В кабинет вошел Захар, любимый камердинер императрицы, с полотенцем под мышкой и метелкой в руке. Он был мрачен как туча. Екатерина сразу заметила это и постаралась скрыть невольную улыбку.
— Что, Захар? — спросила она, как бы не замечая его угрюмости.
— Увольте меня, государыня, — глядя на свои штиблеты, мрачно отвечал он.
— Как уволить?
— Совсем увольте, государыня, от службы.
— Что так?
— Неугоден я стал вашему величеству… Увольте-с.
— Помилуй, Захар! Чем я провинилась перед тобой? — она лукаво взглянула на Ланского и Нарышкина.

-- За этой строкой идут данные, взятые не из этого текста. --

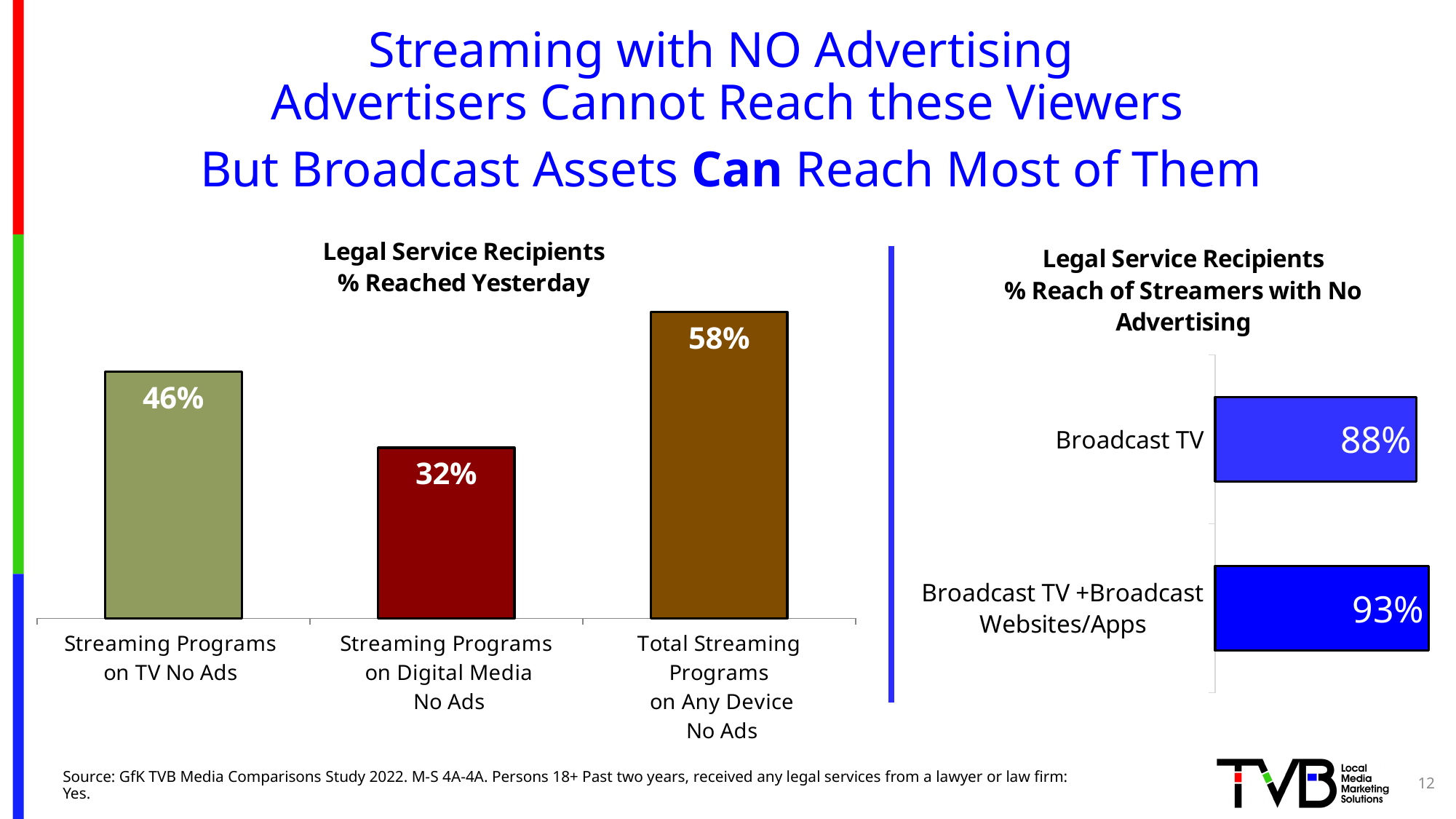
In the right chart (% Reach of Streamers with No Advertising), what is the value for Broadcast TV? 88% In the left chart (% Reached Yesterday), how many categories are shown? 3 In the right chart (% Reach of Streamers with No Advertising), which is larger: Broadcast TV or Broadcast TV + Broadcast Websites/Apps? Broadcast TV + Broadcast Websites/Apps In the left chart (% Reached Yesterday), which category has the highest value? Total Streaming Programs on Any Device No Ads In the right chart (% Reach of Streamers with No Advertising), what is the value for Broadcast TV + Broadcast Websites/Apps? 93% In the left chart (% Reached Yesterday), which category has the lowest value? Streaming Programs on Digital Media No Ads In the left chart (% Reached Yesterday), what is the value for Total Streaming Programs on Any Device No Ads? 58% In the left chart (% Reached Yesterday), what is the value for Streaming Programs on Digital Media No Ads? 32% What type of chart is the right chart (% Reach of Streamers with No Advertising)? Bar chart In the left chart (% Reached Yesterday), what is the value for Streaming Programs on TV No Ads? 46% In the right chart (% Reach of Streamers with No Advertising), what is the difference between Broadcast TV + Broadcast Websites/Apps and Broadcast TV? 5% In the left chart (% Reached Yesterday), what is the difference between Streaming Programs on TV No Ads and Streaming Programs on Digital Media No Ads? 14%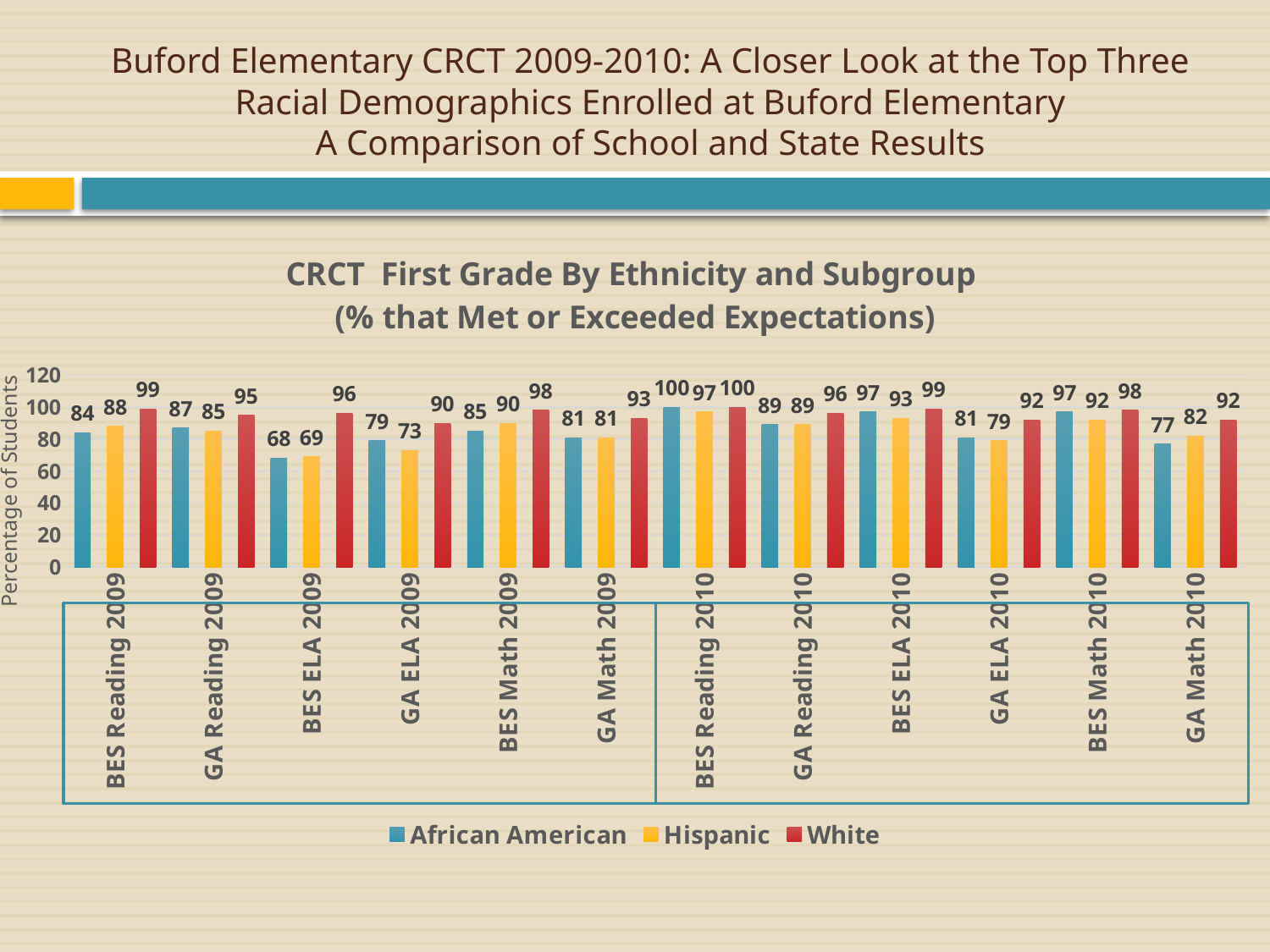
Is the value for Hispanic students in GA ELA 2009 greater or less than 80? less What is the value for Hispanic students in BES ELA 2009? 69 What is the difference between the White and African American values in BES ELA 2009? 28 How many series does the legend list? 3 What kind of chart is shown on the slide? bar chart What is the value for African American students in BES Reading 2010? 100 How many categories are shown on the x axis? 12 Which is larger in GA Math 2010: the African American value or the Hispanic value? Hispanic In which category is the African American value lowest? BES ELA 2009 What is the value for White students in GA Math 2010? 92 What is the label of the y axis? Percentage of Students In which category is the White value highest? BES Reading 2010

Вяземский с бумагами в руках приблизился к столу. Захар быстро поворачивается к нему и с дрожью в голосе говорит:
— Помилуйте, ваше сиятельство! Рассудите вы нас сами… Уволил я вчера истопника Илюшку: курицу хохлатую в государственном птичнике украл, я его, негодяя, и прогнал, чтоб и духу его во дворце не было… А теперь вот узнаю стороной: нынче чуть свет он поймал государыню на прогулке да в ноги ей, прикинулся казанской сиротой: семья-де большая, дети, слышь, мал мала меньше, так он-де деткам и взял курочку, чтоб яички несла… А! Каков плут!.. А она (Захар презрительно покосился в сторону императрицы) нет чтобы примерно наказать плута, она же не токмо подлеца помиловала, взяла опять в истопники, да еще и петуха ему дала!
— Ну прости, Захарушка, — упрашивала Екатерина, — вперед никогда не буду.
Захар угрюмо повернулся к выходу. В это время к нему робко, на цыпочках, подошел Нарышкин.
— Захар Константинович! — заискивающим шепотом просил он. — Будь отец родной!
— Что изволите, сударь? — все с тою же угрюмостью спросил Захар, останавливаясь в дверях.
— Захарушка! Будь друг! — умолял Левушка. — Достань мне живую муху в паутине.
— Какую, сударь, муху? — спросил тот.
— Да простую муху, голубчик, знаешь, которая попадет в паутину и бьется, жужжит, а паук ее все больше запутывает.
— На что вам, сударь?
— Да нужно, дружок, вот сюда в кабинет, а то я искал и тут, и везде, хоть бы тебе паутинка! А мне до зарезу нужно.
— У нас, сударь, паутины нет, разве на чердаке.
— Так не достанешь?
— Не достану, сударь… Вам бы все шутить, а мне не до шуток.
И, не проронив больше ни слова, Захар сердито удалился.
— Матушка? — трагически воскликнул Левушка так, чтобы и Захар слышал. — Прогони ты этого варвара Захарку! Ни одной мухи и ни одного паука у тебя во дворце не оставил, все как помелом вывел.
— А на что тебе муха? — спросила императрица.
— Да нужно, матушка; не нужно было бы, не просил бы.
Екатерина с ласковой улыбкой обратилась к Ланскому, а потом к Вяземскому:
— А верно, Левушка какую-нибудь проказу затевает; его проказы и дурачества часто бывают умнее многих умных затей других умников.
Но, видя, что Вяземский ждет, а Храповицкий потеет над грудой перлюстрированных писем и депеш, сделала вид, что ждет доклада.
— Я слушаю тебя, князь Александр Алекееич, — сказала она Вяземскому, превратив за минуту веселое лицо в холодный мрамор.